Se levanta de la silla y le hace un gesto al comisario para que lo acompañe. Él le sigue los pasos por el pasillo. Una mariposa azul celeste ha conseguido colarse en el edificio y aletea delante de los dos hombres.
—¿Se ha ido el chico? —pregunta Joona.
—¿Quién?
—El que trabaja aquí, el de la coleta y…
—¿Frippe? Ni de coña. Y que no se vaya. Hoy libra. Megadeth tocaba ayer en el Globen con Entombed como teloneros.
Atraviesan una sala oscura con una mesa de autopsias de acero inoxidable. En el aire flota un intenso olor a líquido desinfectante. Continúan hasta una sala más fría donde se guardan en cajones refrigerados los cadáveres que ya han sido examinados.
Nålen abre una puerta y enciende la luz del techo. Los fluorescentes titilan y luego esparcen su brillo por una sala con azulejos blancos en las paredes y una mesa de autopsias con funda de plástico, dos bateas y canalones de drenaje.
Sobre la mesa yace el cuerpo de una mujer joven y hermosa.
Tiene la piel bronceada y el pelo largo y negro le cae en mechones gruesos y brillantes por la frente y los hombros. Da la impresión de que está observando la habitación con una mezcla de duda y asombro.
Tiene un aire casi travieso en las comisuras de la boca, como si fuera alguien que sonríe a menudo.
Pero el brillo de sus grandes ojos oscuros se ha desvanecido y, en su lugar, han empezado a aparecer unos puntos amarillentos.
Joona observa durante unos instantes a la mujer de la mesa. Apuesta a que no puede tener más de diecinueve o veinte años. Hace nada era una niña que dormía con sus padres, después pasó a ser una adolescente y ahora está muerta.
Por encima de los senos, en la piel justo encima del esternón, se ve una débil línea curva, como una boca sonriente trazada en color gris, de quizá unos treinta centímetros.
—¿Qué es esa línea? —señala Joona.
—Ni idea, quizá la marca de un collar o el escote de un jersey, lo comprobaré más tarde.
El comisario observa el cuerpo inerte, inspira profundamente y vuelve a sentir, como siempre que se topa con el irrefutable hecho de la muerte, una congoja que se apodera de él, una soledad incolora.
La vida es tan tremendamente frágil…
La chica tiene las uñas de las manos y de los pies pintadas de un tono beige, casi rosado.
—Bueno, ¿qué tiene de especial? —pregunta Joona a continuación.
Nålen le dirige una mirada seria y, cuando vuelve a girarse hacia el cuerpo, sus gafas destellan con el reflejo de la lámpara.

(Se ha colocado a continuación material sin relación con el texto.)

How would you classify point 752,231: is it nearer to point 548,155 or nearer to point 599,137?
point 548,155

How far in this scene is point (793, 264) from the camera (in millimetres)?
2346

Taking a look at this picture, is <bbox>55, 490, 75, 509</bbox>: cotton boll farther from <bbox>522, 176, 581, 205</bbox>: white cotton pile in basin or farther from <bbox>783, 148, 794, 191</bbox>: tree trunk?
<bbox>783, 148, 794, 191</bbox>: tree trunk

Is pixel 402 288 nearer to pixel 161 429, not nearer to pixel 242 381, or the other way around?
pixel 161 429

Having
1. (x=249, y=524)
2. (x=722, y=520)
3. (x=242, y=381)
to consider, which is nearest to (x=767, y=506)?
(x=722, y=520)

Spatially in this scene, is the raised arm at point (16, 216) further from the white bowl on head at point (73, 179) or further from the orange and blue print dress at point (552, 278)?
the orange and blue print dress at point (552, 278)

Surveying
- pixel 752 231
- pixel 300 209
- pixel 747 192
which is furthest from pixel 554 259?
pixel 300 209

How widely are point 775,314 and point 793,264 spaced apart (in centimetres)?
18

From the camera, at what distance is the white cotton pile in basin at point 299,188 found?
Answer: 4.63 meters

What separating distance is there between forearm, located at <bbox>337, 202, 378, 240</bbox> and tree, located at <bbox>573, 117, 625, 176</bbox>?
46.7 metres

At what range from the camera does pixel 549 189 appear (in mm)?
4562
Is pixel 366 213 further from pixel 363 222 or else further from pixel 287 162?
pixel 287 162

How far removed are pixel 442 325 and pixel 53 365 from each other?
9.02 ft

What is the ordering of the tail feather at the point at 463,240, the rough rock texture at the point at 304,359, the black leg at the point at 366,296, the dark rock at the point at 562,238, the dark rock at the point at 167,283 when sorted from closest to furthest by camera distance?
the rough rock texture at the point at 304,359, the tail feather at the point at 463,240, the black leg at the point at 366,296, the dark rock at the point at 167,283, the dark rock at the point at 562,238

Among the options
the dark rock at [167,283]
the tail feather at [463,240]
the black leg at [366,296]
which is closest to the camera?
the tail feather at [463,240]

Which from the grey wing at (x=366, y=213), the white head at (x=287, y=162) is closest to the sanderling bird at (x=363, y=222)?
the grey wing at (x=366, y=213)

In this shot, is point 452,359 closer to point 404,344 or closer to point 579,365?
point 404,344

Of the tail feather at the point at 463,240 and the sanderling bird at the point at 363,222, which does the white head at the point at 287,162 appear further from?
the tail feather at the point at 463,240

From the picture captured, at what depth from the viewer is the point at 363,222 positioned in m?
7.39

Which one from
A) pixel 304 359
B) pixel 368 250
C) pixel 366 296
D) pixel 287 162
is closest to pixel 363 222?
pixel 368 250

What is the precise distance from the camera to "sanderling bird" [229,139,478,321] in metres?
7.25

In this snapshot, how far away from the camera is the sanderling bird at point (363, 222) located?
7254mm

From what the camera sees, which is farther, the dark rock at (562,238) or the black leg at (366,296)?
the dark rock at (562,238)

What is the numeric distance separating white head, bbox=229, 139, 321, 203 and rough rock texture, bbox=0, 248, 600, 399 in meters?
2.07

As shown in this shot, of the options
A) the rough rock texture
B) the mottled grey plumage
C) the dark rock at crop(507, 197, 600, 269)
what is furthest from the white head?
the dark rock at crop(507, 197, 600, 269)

—La ha traído la policía marítima —explica—. La encontraron sentada en el catre de proa de una gran embarcación de recreo que navegaba a la deriva en el archipiélago.
—¿Muerta?
Nålen se cruza con su mirada y de pronto su voz se vuelve melodiosa:
—Se había ahogado, Joona.
—¿Ahogado?
Nålen asiente con la cabeza y sonríe, vibrante.
—Se ha ahogado a bordo de un barco que estaba flotando en el mar —dice.
—Lo más probable es que alguien la encontrara en el agua y la subiera a bordo.
—Sí, pero en ese caso no te estaría haciendo perder el tiempo —observa Nålen.
—¿De qué se trata, entonces?
—No hay rastro de agua en el resto del cuerpo. He enviado la ropa a analizar, pero en el Laboratorio Nacional de la Policía Científica tampoco van a encontrar nada.
Nålen guarda silencio, ojea el análisis preliminar y luego mira a Joona para ver si ha conseguido despertar su interés. El comisario permanece inmóvil. Está observando el cuerpo con una expresión atenta, registrando los detalles. De pronto saca un par de guantes de látex nuevos de una caja de cartón y se los calza. Nålen lo mira satisfecho mientras él se inclina sobre la chica y luego le levanta cuidadosamente los brazos para estudiarlos.
—No encontrarás ninguna señal de violencia —afirma el forense en un tono apenas audible—. No se entiende.